[Extracted page text data]
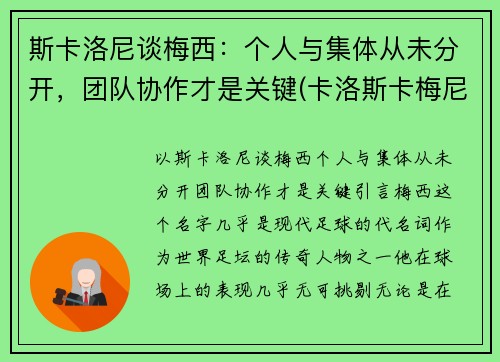 斯卡洛尼谈梅西：个人与集体从未分开，团队协作才是关键(卡洛斯卡梅尼

以斯卡洛尼谈梅西个人与集体从未分开团队协作才是关键引言梅西这个名字几乎是现代足球的代名词作为世界足坛的传奇人物之一他在球场上的表现几乎无可挑剔无论是在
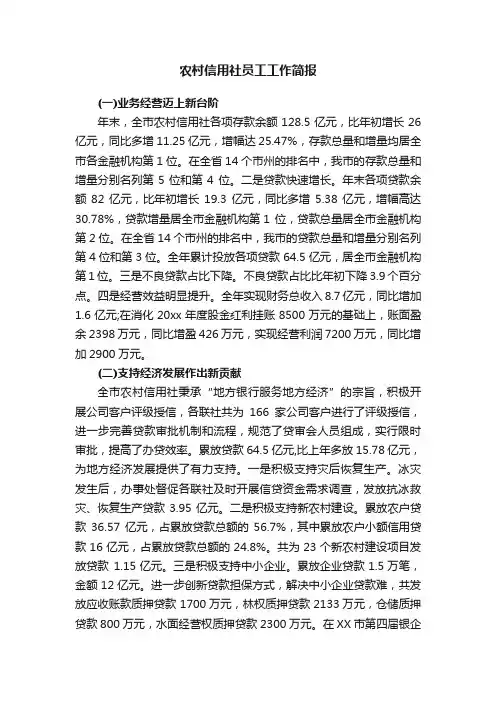 农村信用社员工工作简报

(一)业务经营迈上新台阶

年末，全市农村信用社各项存款余额 128.5 亿元，比年初增长 26 亿元，同比多增 11.25 亿元，增幅达 25.47%，存款总量和增量均居全市各金融机构第 1 位。在全省 14 个市州的排名中，我市的存款总量和增量分别名列第 5 位和第 4 位。二是贷款快速增长。年末各项贷款余额 82 亿元，比年初增长 19.3 亿元，同比多增 5.38 亿元，增幅高达 30.78%，贷款增量居全市金融机构第 1 位，贷款总量居全市金融机构第 2 位。在全省 14 个市州的排名中，我市的贷款总量和增量分别名列第 4 位和第 3 位。全年累计投放各项贷款 64.5 亿元，居全市金融机构第 1 位。三是不良贷款占比下降。不良贷款占比比年初下降 3.9 个百分点。四是经营效益明显提升。全年实现财务总收入 8.7 亿元，同比增加 1.6 亿元;在消化 20xx 年度股金红利挂账 8500 万元的基础上，账面盈余 2398 万元，同比增盈 426 万元，实现经营利润 7200 万元，同比增加 2900 万元。

(二)支持经济发展作出新贡献

全市农村信用社秉承“地方银行服务地方经济”的宗旨，积极开展公司客户评级授信，各联社共为 166 家公司客户进行了评级授信，进一步完善贷款审批机制和流程，规范了贷审会人员组成，实行限时审批，提高了办贷效率。累放贷款 64.5 亿元,比上年多放 15.78 亿元，为地方经济发展提供了有力支持。一是积极支持灾后恢复生产。冰灾发生后，办事处督促各联社及时开展信贷资金需求调查，发放抗冰救灾、恢复生产贷款 3.95 亿元。二是积极支持新农村建设。累放农户贷款 36.57 亿元，占累放贷款总额的 56.7%，其中累放农户小额信用贷款 16 亿元，占累放贷款总额的 24.8%。共为 23 个新农村建设项目发放贷款 1.15 亿元。三是积极支持中小企业。累放企业贷款 1.5 万笔，金额 12 亿元。进一步创新贷款担保方式，解决中小企业贷款难，共发放应收账款质押贷款 1700 万元，林权质押贷款 2133 万元，仓储质押贷款 800 万元，水面经营权质押贷款 2300 万元。在 XX 市第四届银企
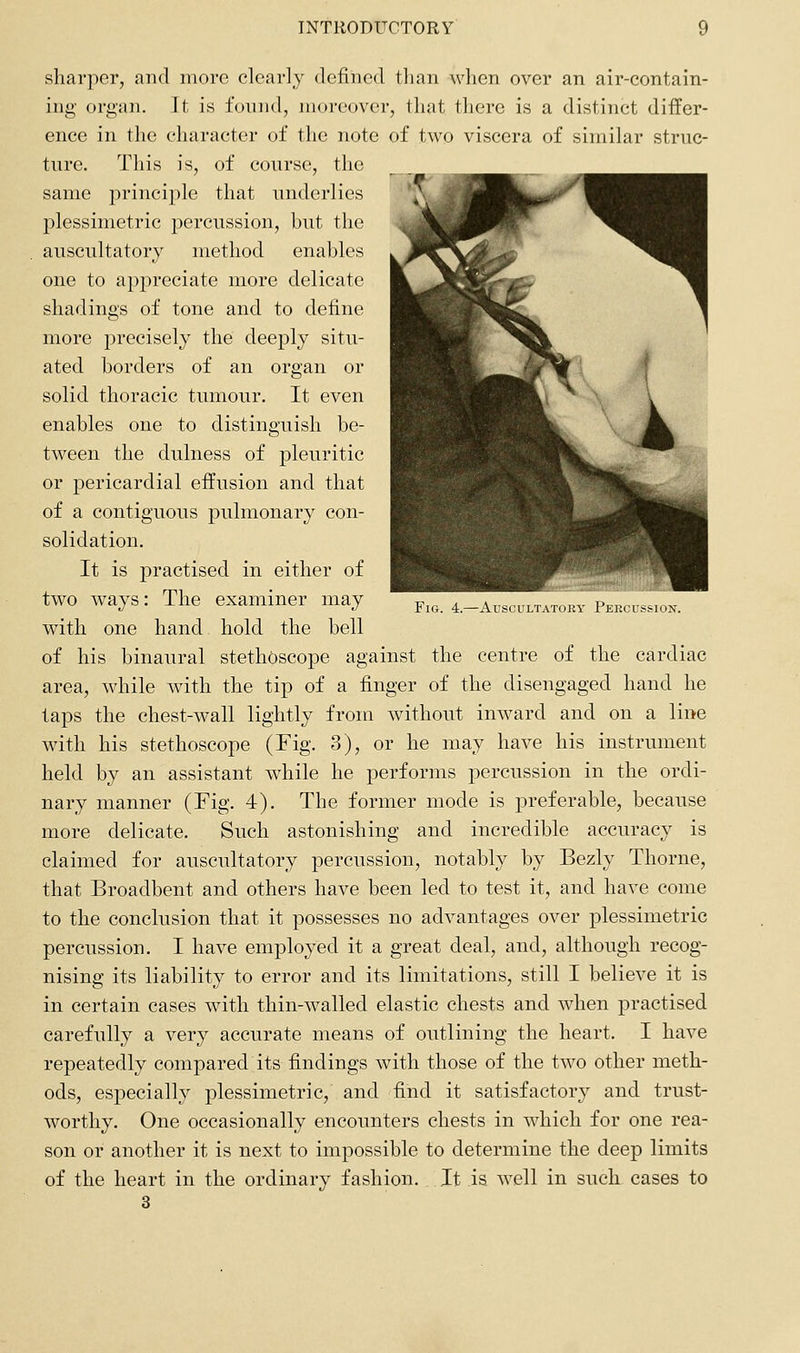 INTRODUCTORY 9

sharper, and more clearly defined than when over an air-containing organ. It is found, moreover, that there is a distinct difference in the character of the note of two viscera of similar structure. This is, of course, the same principle that underlies plessimetric percussion, but the auscultatory method enables one to appreciate more delicate shadings of tone and to define more precisely the deeply situated borders of an organ or solid thoracic tumour. It even enables one to distinguish between the dulness of pleuritic or pericardial effusion and that of a contiguous pulmonary consolidation.

Fig. 4.—Auscultatory Percussion.

It is practised in either of two ways: The examiner may with one hand hold the bell of his binaural stethoscope against the centre of the cardiac area, while with the tip of a finger of the disengaged hand he taps the chest-wall lightly from without inward and on a line with his stethoscope (Fig. 3), or he may have his instrument held by an assistant while he performs percussion in the ordinary manner (Fig. 4). The former mode is preferable, because more delicate. Such astonishing and incredible accuracy is claimed for auscultatory percussion, notably by Bezly Thorne, that Broadbent and others have been led to test it, and have come to the conclusion that it possesses no advantages over plessimetric percussion. I have employed it a great deal, and, although recognising its liability to error and its limitations, still I believe it is in certain cases with thin-walled elastic chests and when practised carefully a very accurate means of outlining the heart. I have repeatedly compared its findings with those of the two other methods, especially plessimetric, and find it satisfactory and trustworthy. One occasionally encounters chests in which for one reason or another it is next to impossible to determine the deep limits of the heart in the ordinary fashion. It is well in such cases to
3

* **Prompt**:
Print every entry above again without changing a word, and omit the pictures.

* **Result**:
 斯卡洛尼谈梅西：个人与集体从未分开，团队协作才是关键(卡洛斯卡梅尼

以斯卡洛尼谈梅西个人与集体从未分开团队协作才是关键引言梅西这个名字几乎是现代足球的代名词作为世界足坛的传奇人物之一他在球场上的表现几乎无可挑剔无论是在
 农村信用社员工工作简报

(一)业务经营迈上新台阶

年末，全市农村信用社各项存款余额 128.5 亿元，比年初增长 26 亿元，同比多增 11.25 亿元，增幅达 25.47%，存款总量和增量均居全市各金融机构第 1 位。在全省 14 个市州的排名中，我市的存款总量和增量分别名列第 5 位和第 4 位。二是贷款快速增长。年末各项贷款余额 82 亿元，比年初增长 19.3 亿元，同比多增 5.38 亿元，增幅高达 30.78%，贷款增量居全市金融机构第 1 位，贷款总量居全市金融机构第 2 位。在全省 14 个市州的排名中，我市的贷款总量和增量分别名列第 4 位和第 3 位。全年累计投放各项贷款 64.5 亿元，居全市金融机构第 1 位。三是不良贷款占比下降。不良贷款占比比年初下降 3.9 个百分点。四是经营效益明显提升。全年实现财务总收入 8.7 亿元，同比增加 1.6 亿元;在消化 20xx 年度股金红利挂账 8500 万元的基础上，账面盈余 2398 万元，同比增盈 426 万元，实现经营利润 7200 万元，同比增加 2900 万元。

(二)支持经济发展作出新贡献

全市农村信用社秉承“地方银行服务地方经济”的宗旨，积极开展公司客户评级授信，各联社共为 166 家公司客户进行了评级授信，进一步完善贷款审批机制和流程，规范了贷审会人员组成，实行限时审批，提高了办贷效率。累放贷款 64.5 亿元,比上年多放 15.78 亿元，为地方经济发展提供了有力支持。一是积极支持灾后恢复生产。冰灾发生后，办事处督促各联社及时开展信贷资金需求调查，发放抗冰救灾、恢复生产贷款 3.95 亿元。二是积极支持新农村建设。累放农户贷款 36.57 亿元，占累放贷款总额的 56.7%，其中累放农户小额信用贷款 16 亿元，占累放贷款总额的 24.8%。共为 23 个新农村建设项目发放贷款 1.15 亿元。三是积极支持中小企业。累放企业贷款 1.5 万笔，金额 12 亿元。进一步创新贷款担保方式，解决中小企业贷款难，共发放应收账款质押贷款 1700 万元，林权质押贷款 2133 万元，仓储质押贷款 800 万元，水面经营权质押贷款 2300 万元。在 XX 市第四届银企
 INTRODUCTORY 9

sharper, and more clearly defined than when over an air-containing organ. It is found, moreover, that there is a distinct difference in the character of the note of two viscera of similar structure. This is, of course, the same principle that underlies plessimetric percussion, but the auscultatory method enables one to appreciate more delicate shadings of tone and to define more precisely the deeply situated borders of an organ or solid thoracic tumour. It even enables one to distinguish between the dulness of pleuritic or pericardial effusion and that of a contiguous pulmonary consolidation.

Fig. 4.—Auscultatory Percussion.

It is practised in either of two ways: The examiner may with one hand hold the bell of his binaural stethoscope against the centre of the cardiac area, while with the tip of a finger of the disengaged hand he taps the chest-wall lightly from without inward and on a line with his stethoscope (Fig. 3), or he may have his instrument held by an assistant while he performs percussion in the ordinary manner (Fig. 4). The former mode is preferable, because more delicate. Such astonishing and incredible accuracy is claimed for auscultatory percussion, notably by Bezly Thorne, that Broadbent and others have been led to test it, and have come to the conclusion that it possesses no advantages over plessimetric percussion. I have employed it a great deal, and, although recognising its liability to error and its limitations, still I believe it is in certain cases with thin-walled elastic chests and when practised carefully a very accurate means of outlining the heart. I have repeatedly compared its findings with those of the two other methods, especially plessimetric, and find it satisfactory and trustworthy. One occasionally encounters chests in which for one reason or another it is next to impossible to determine the deep limits of the heart in the ordinary fashion. It is well in such cases to
3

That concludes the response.